> Work task
When you transcribe the lines below, keep every word the same and leave the pictures behind.
----------------
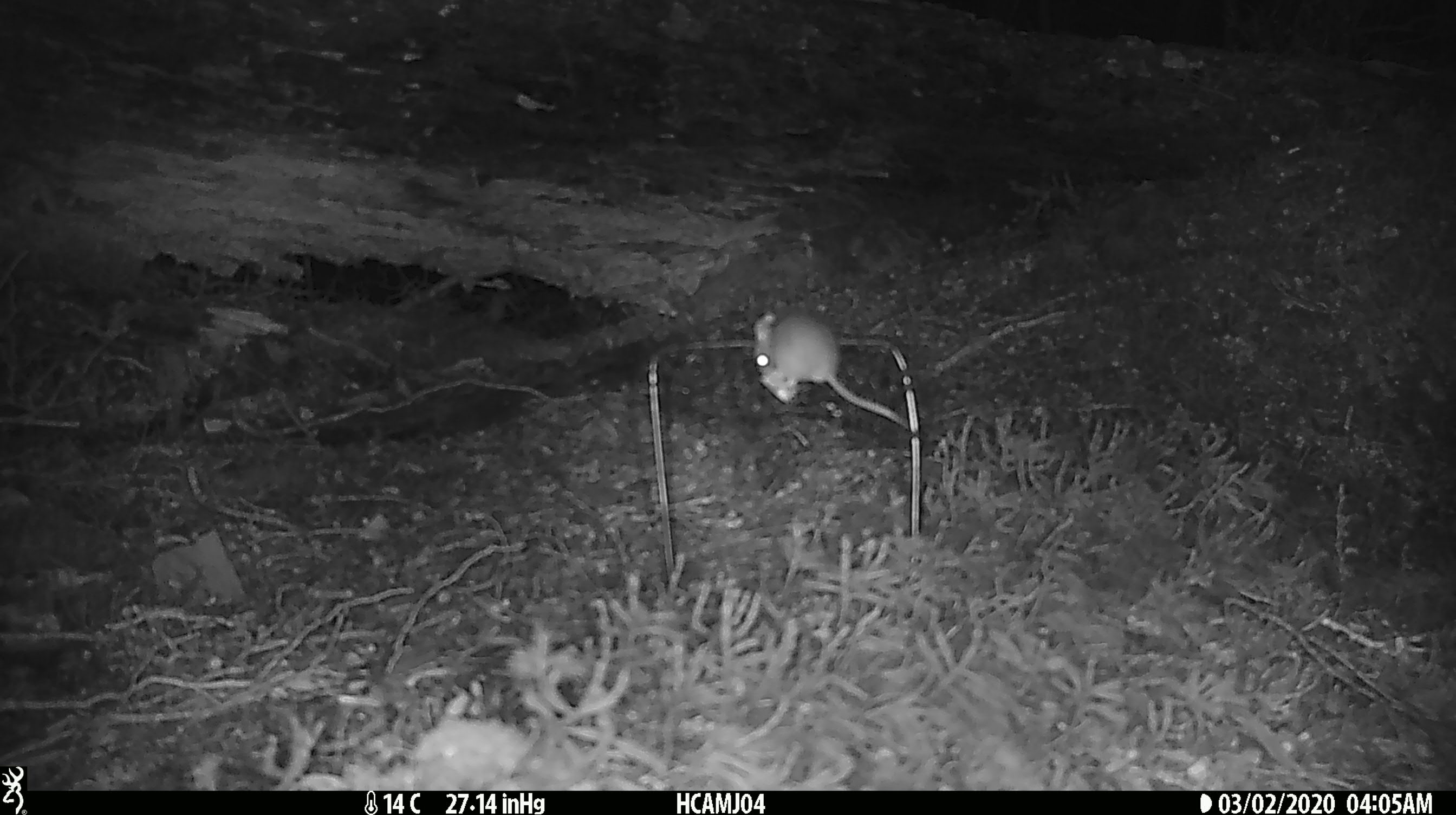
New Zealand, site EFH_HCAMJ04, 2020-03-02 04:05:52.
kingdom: Animalia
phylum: Chordata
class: Mammalia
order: Rodentia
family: Muridae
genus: Mus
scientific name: Mus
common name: mouse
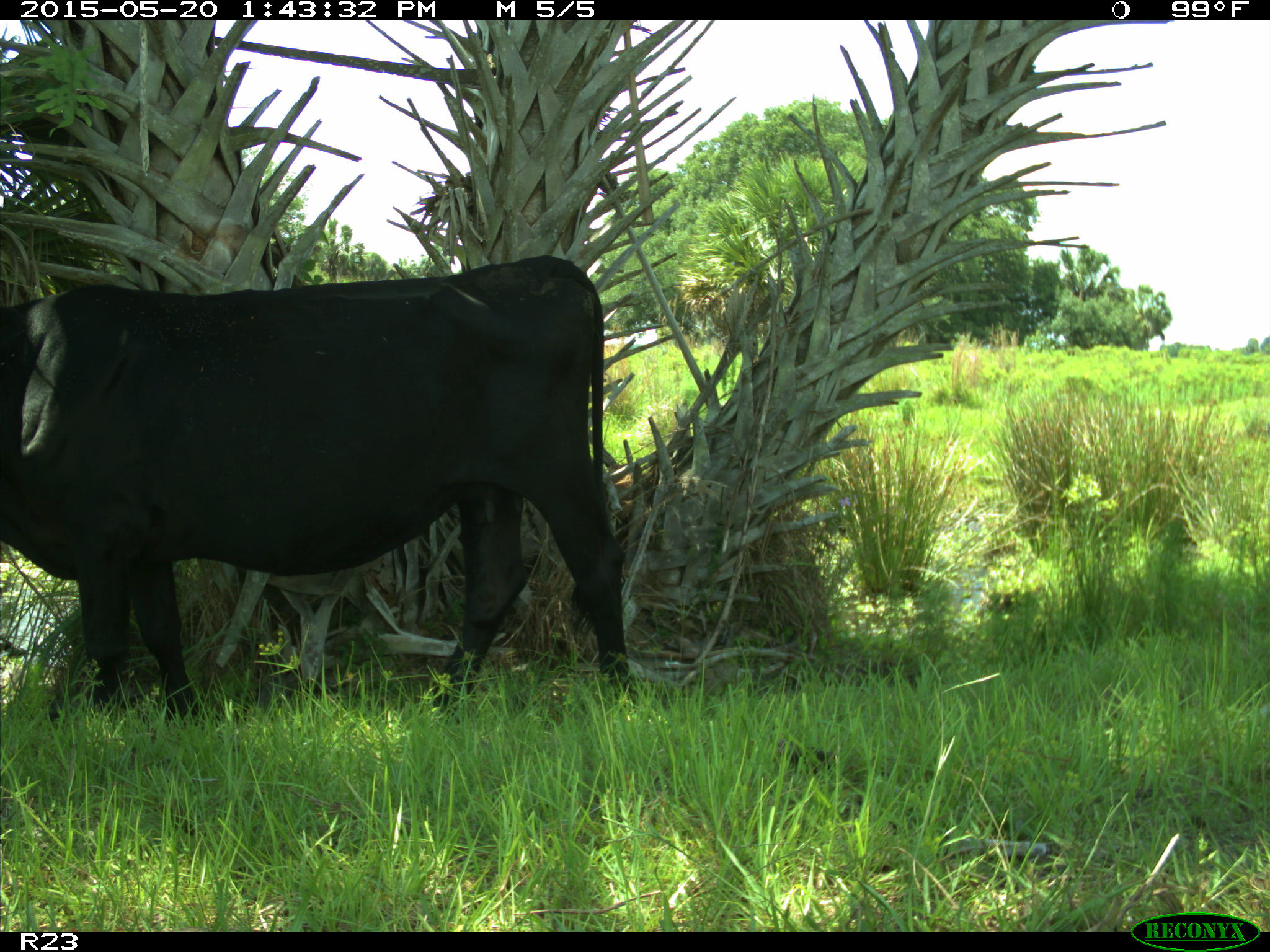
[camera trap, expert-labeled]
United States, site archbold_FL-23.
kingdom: Animalia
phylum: Chordata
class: Mammalia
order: Artiodactyla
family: Bovidae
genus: Bos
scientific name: Bos taurus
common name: domestic cow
----------------
> Task solution
New Zealand, site EFH_HCAMJ04, 2020-03-02 04:05:52.
kingdom: Animalia
phylum: Chordata
class: Mammalia
order: Rodentia
family: Muridae
genus: Mus
scientific name: Mus
common name: mouse
[camera trap, expert-labeled]
United States, site archbold_FL-23.
kingdom: Animalia
phylum: Chordata
class: Mammalia
order: Artiodactyla
family: Bovidae
genus: Bos
scientific name: Bos taurus
common name: domestic cow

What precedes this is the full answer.